> Objective:
Reproduce verbatim the stretch of items from the line containing "or the latter?" through the end of the items.

•••

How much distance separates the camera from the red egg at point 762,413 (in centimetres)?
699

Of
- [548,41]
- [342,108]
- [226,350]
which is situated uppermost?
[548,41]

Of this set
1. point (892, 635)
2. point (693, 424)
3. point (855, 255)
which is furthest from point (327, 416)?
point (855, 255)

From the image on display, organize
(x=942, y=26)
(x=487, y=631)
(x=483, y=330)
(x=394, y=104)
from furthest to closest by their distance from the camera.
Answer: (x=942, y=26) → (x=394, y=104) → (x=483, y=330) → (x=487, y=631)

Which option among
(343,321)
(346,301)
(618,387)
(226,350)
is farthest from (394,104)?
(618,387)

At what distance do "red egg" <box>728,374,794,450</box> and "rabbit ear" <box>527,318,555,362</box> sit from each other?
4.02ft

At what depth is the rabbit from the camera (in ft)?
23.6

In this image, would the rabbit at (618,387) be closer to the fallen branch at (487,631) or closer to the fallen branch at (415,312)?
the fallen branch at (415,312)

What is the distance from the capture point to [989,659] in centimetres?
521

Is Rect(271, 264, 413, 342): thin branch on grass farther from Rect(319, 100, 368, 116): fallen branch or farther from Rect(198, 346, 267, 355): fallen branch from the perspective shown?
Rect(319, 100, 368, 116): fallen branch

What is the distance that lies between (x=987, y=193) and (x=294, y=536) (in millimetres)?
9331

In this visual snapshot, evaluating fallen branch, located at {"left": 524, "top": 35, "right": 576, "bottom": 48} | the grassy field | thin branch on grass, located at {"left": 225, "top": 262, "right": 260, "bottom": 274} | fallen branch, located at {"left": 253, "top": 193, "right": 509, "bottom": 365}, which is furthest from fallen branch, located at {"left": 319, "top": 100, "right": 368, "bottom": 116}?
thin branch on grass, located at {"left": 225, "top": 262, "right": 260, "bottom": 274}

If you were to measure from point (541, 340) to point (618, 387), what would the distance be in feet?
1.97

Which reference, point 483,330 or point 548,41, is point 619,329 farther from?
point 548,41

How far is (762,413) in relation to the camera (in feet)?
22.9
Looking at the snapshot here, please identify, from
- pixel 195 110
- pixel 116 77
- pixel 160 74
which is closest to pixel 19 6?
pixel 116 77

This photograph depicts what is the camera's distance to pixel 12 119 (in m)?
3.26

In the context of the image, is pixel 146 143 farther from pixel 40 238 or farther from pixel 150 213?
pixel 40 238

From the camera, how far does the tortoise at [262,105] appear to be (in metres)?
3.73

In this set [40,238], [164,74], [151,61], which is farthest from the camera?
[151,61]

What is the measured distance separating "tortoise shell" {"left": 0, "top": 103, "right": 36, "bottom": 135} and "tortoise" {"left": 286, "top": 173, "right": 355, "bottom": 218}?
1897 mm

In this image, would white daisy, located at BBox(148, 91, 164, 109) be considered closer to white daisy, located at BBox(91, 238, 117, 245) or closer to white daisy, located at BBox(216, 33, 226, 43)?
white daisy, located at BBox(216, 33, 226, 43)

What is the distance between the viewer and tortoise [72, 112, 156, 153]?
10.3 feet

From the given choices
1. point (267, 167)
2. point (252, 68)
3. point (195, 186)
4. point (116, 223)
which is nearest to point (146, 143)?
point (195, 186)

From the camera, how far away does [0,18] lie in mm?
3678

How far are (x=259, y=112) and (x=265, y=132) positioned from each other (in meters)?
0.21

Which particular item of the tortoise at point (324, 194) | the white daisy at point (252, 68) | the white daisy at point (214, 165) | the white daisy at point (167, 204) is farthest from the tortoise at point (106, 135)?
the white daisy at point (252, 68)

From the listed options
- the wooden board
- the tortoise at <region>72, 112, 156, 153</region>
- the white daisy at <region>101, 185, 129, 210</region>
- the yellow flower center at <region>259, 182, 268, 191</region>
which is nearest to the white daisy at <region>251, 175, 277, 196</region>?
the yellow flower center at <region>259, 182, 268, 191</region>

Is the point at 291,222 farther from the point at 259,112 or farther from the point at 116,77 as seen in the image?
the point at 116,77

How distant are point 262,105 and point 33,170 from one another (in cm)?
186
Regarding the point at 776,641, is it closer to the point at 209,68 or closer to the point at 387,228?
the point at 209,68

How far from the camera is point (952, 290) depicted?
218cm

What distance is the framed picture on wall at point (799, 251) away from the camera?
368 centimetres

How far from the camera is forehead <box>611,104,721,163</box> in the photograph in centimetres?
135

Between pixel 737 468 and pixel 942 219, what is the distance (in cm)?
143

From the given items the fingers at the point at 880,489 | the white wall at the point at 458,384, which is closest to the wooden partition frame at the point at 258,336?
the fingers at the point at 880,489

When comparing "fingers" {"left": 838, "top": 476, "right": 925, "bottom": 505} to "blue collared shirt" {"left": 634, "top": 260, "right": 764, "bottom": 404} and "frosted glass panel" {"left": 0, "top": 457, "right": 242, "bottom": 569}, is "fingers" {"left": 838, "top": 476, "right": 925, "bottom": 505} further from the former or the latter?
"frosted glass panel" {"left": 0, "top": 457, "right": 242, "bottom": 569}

•••

> Task solution:
When comparing "fingers" {"left": 838, "top": 476, "right": 925, "bottom": 505} to "blue collared shirt" {"left": 634, "top": 260, "right": 764, "bottom": 404} and "frosted glass panel" {"left": 0, "top": 457, "right": 242, "bottom": 569}, is "fingers" {"left": 838, "top": 476, "right": 925, "bottom": 505} further from the former or the latter?
"frosted glass panel" {"left": 0, "top": 457, "right": 242, "bottom": 569}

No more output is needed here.